Author:Sequoia Nagamatsu

This is what I’ve been doing for most of your life, I said. And one day, not long from now, this is where I’ll go. To observe, guide if needed. I’ll be one of them, little one. I’ll be among their first and their last. But I’ll always be your mother.

*

Nuri, my poor girl, looked betrayed when I left. The light within her flicked off for a moment when she realized I wasn’t coming back. No more walks, no more telling bad jokes to the laughing tree, no more looking through the probability scope together at funny animals that may or may not exist in the future. And that’s all I could think about, trapped in my cradle, my space pod (whatever you want to call it) for centuries. I was so much older when my mother left me. I had already completed my training. She was too young to realize, you see. We could get from point A to point B much faster, sure—a day, a week, a month for the farthest corners—and maybe the elders wanted it this way, for the world builders to have the time to dwell on what they’d left behind, to become comfortable with forgetting. But how could I ever forget?
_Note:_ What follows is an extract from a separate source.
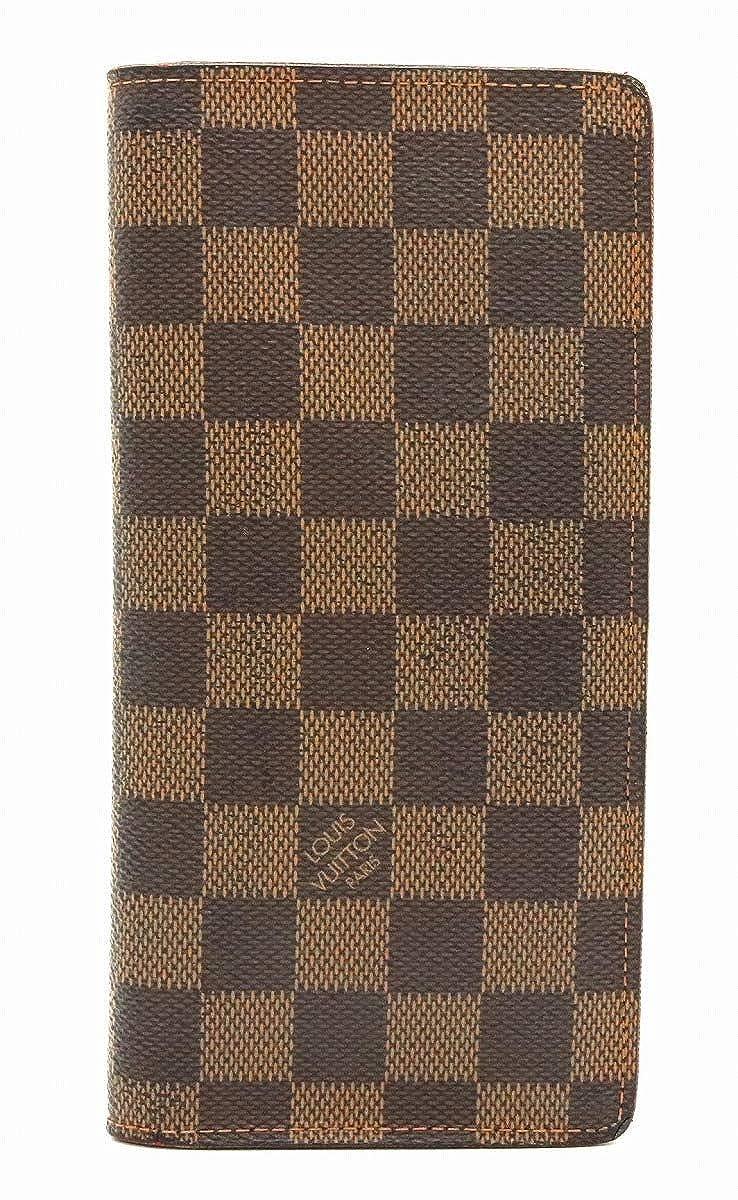 [ルイ ヴィトン] LOUIS VUITTON ダミエ ポルトフォイユ ブラザ 2つ折長財布 N60017 [中古]   B07QZQ12LH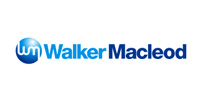 walkermacleod_logo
I landed beneath the water and washed ashore as a small sea creature, an ancestor of the starfish. My cradle, as far as I know, has long been trapped in hundreds of feet of ice. When I first arrived, I could not talk, obviously did not have the biological means to do so, could not write in journals or relay these words as I do now. I’ve confided in others now and then. But I had to be careful. I can’t come back from some things—the sorts of deaths that were popular for so long, burning and decapitation. For those first few eons, there was nothing but water, ash, the simplest of organisms, and the seed I had launched into the heart of the planet. I fell in love with a box jelly and then a trilobite, but these were single-sided love affairs.

*

She didn’t understand. She asked if she could go. Mommy, please, she said. I’ll be good. The elders, who determined seed launch order long before any of us were born, assigned my husband and Nuri to be among the last world builders to remain. And so we grew used to saying goodbye to everyone we cared about—our neighbors, my best friend, the boy who told me he would love me forever before leaving to care for a planet populated by bipedal crustaceans.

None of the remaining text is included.